Another security front line is quietly watched over by a French executive armed with only a clipboard and flow charts. His foes include distant hackers, invisible computer viruses, code-burrowing worms, and the Trojan horses of the cyber age.
"We can't let our guard down for even a moment," said Claude Philipps, program director for major events at Atos Origin, a Paris-based technology firm that first took over Olympic data services at Salt Lake City in 2002.
The job description for Athens is essentially the same: providing sports results, tracking credentials, and distributing doping reports and other background information. But the intensity and interest makes the Summer Games a bigger show and a bigger target.
Atos expects to deliver more than 50 million pages of results and statistics to Internet sites and on paper.
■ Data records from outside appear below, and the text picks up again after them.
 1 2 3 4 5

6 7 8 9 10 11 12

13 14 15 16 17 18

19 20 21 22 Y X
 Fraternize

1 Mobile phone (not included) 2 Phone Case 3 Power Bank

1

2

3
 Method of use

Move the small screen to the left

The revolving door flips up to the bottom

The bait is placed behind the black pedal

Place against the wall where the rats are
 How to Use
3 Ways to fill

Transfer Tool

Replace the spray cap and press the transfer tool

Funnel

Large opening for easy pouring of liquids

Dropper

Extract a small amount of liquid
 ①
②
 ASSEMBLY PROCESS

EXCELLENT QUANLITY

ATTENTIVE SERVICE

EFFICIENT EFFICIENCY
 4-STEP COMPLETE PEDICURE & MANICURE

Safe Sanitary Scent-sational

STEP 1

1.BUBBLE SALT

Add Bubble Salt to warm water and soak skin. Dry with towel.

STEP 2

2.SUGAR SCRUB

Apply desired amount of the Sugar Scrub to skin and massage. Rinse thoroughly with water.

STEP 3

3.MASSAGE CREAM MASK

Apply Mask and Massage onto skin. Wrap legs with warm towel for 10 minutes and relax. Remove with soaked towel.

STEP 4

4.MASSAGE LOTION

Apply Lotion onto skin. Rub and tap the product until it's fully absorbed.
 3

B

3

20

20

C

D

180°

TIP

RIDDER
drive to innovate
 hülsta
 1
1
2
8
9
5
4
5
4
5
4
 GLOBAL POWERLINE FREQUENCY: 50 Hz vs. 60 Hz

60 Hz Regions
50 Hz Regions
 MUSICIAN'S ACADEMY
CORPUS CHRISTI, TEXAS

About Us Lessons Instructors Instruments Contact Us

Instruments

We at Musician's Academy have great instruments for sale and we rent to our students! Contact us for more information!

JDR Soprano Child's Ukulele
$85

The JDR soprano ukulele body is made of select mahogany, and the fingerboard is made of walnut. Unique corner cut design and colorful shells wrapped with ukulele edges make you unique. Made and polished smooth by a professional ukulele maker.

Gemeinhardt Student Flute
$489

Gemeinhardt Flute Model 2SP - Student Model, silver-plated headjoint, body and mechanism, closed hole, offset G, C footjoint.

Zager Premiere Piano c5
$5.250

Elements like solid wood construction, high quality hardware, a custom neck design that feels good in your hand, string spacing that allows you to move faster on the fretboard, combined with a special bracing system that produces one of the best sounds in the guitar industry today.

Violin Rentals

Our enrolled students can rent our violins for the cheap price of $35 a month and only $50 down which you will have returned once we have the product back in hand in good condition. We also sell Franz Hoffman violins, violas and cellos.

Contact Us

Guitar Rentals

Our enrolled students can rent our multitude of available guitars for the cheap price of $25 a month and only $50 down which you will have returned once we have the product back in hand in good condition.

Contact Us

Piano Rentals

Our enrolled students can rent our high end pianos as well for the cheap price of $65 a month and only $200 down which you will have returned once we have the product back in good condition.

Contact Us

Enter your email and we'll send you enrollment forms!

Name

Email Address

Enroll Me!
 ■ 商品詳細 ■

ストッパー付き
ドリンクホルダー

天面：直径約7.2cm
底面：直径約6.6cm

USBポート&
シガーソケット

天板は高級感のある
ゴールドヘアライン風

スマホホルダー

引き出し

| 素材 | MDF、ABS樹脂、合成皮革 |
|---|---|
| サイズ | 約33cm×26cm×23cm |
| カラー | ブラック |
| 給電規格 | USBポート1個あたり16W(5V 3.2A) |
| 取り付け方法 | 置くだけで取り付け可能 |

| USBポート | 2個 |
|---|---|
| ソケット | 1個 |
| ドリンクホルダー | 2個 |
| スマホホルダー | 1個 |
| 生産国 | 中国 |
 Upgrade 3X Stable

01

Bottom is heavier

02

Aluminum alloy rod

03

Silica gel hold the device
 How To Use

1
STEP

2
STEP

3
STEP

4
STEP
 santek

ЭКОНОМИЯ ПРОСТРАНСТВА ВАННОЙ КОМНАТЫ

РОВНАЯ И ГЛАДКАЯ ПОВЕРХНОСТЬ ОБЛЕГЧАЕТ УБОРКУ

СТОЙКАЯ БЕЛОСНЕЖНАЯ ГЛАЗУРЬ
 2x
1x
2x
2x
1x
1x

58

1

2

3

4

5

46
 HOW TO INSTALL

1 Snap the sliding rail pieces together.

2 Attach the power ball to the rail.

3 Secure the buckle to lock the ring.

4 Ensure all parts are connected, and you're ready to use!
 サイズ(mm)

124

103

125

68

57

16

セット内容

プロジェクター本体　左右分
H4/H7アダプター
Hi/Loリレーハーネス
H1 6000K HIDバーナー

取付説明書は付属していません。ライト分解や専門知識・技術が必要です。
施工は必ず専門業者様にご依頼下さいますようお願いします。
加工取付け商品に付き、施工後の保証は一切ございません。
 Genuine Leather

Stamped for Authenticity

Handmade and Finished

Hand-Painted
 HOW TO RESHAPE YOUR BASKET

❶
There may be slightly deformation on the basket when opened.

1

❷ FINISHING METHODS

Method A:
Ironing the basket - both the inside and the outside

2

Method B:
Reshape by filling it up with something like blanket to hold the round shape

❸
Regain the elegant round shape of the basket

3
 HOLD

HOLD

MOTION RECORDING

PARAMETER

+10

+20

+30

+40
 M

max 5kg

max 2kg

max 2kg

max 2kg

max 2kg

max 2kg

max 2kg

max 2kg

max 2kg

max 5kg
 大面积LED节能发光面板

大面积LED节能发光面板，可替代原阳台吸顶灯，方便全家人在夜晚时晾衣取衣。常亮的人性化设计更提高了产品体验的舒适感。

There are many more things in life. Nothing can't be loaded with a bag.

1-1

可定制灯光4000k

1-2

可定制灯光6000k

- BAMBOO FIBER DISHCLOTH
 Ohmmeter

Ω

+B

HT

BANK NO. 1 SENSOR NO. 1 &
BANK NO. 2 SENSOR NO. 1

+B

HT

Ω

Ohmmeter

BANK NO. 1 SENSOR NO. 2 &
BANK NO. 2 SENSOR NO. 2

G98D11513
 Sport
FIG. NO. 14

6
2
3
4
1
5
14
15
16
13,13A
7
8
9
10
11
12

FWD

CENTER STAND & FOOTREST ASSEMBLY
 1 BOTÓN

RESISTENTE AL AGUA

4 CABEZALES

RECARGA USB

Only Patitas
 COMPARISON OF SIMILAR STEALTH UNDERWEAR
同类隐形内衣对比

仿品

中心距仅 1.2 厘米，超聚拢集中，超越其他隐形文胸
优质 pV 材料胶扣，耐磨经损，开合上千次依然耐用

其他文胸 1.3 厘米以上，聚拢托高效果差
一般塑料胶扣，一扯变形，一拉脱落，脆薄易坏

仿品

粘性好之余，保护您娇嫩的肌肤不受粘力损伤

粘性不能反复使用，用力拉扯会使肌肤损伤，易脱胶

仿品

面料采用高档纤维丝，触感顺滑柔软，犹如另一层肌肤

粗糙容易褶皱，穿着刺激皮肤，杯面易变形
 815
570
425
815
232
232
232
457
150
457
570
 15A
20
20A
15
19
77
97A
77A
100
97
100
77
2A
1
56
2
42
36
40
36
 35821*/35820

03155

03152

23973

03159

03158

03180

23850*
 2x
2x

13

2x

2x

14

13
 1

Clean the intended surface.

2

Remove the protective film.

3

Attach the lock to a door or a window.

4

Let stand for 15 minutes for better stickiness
Another 50,000 pages of material on the games and athletes will be available on an Intranet network.
"Just since Sydney (in 2000), the threats have increased a lot. There are more hackers and viruses," Philipps said. "But the technology has improved, too."
It was put to the test last month.
For five days, they threw everything they could at the $400 million system. Hackers tried to slip in. Internal "dissidents" typed in bogus passwords. Nearly every hour some new headache scenario was dished up: blackouts, bomb threats, canceled events, crashing servers, emergency reprogramming.
Then the real thing hit in the early afternoon last Monday. Greece's worst power failure in decades left Athens and the rest of southern Greece without electricity for hours.
Atos was forced to shut down its system because the generators and auxiliary power were not "in games-time mode," Philipps said.
The verdict? Philipps declined to talk about specific blemishes or worries. "Let's just say there's not much that could happen that would surprise us now," he said.
That's pretty much the feeling of everyone associated with Athens' preparations for the Olympics, Aug. 13-29. Greek organizers have rewritten the manual on scraping by.
On the technical side, that's meant testing results systems and sensitive uplinks while work crews fitted sections of the half-built roof of the Olympic Stadium and measured for new seats.
"We don't behave the same in each host city," said Philipps, whose company has the Olympic technology contract until the 2008 Beijing Games. "We have to make accommodations for the local culture."
The hacker culture, however, is global and can exploit any vulnerability.
The Olympic computer network is mostly a closed system with limited "points of entry from the outside," Philipps said.
"This reduces our exposure to hackers," he explained. "But some will try, I'm sure of that."
A more probable security breach would be an inside job.
"You know, a disgruntled employee or maybe someone on the staff paid to try to corrupt the system--that sort of thing," said Vladon Todorovic, a security specialist for the Olympic system.
He taps the keys on a small but powerful virtual detective called eTrust. Its job is to instantly sift through possible security threats, consolidate them and, finally, list them in order of concern. It may sound simple, but planners predict up to 2 million security "events" a day--ranging from a failed password to a serious virus attack.
"Look at this," Todorovic said, hitting a few keys.
A list of potential violations runs down the screen.
"OK, here," he pointed. "This is one password failure. Not a big deal. Here's three failures. We pay more attention. If we see a pattern of failures in the same work area, then we think someone's trying to break in. That's when we alert someone."
The Olympics have so far avoided any major high-tech disruptions from hackers or viruses. But that doesn't mean the "bad guys" aren't thinking about it, said Peter Tippett, chief technologist at TruSecure Corp., a security intelligence company based in Herndon, Va.
"We track something like 11,000 bad guys. ... These are the hard-core hackers. Some of them are posting messages talking about practically going to war during the Olympics," Tippett said. "We've seen this type of talk before, but it rarely turns into anything."
Or the damage could already be done and waiting to strike.
Olympic programmers need to be aware of possible "Trojan horses," or bits of programming code planted in the system during installation that could later open the door to hackers, Tippett said.
The limited links between the Olympic network and the wider Internet is good defense against viruses, but also poses a possible Achilles' heel--to use another timely analogy from the Trojan war.
It's called a "denial of service" attack, Tippett said. A hacker floods the portals with data to clog the system.
"Imagine a bunch of cars parked on your street so you can't get to work," he said.
Computer security experts estimate at least 1,500 successful hacks into systems each day worldwide.
"So you bet that some of these guys are thinking about the Olympics," he said. "It's too big to ignore."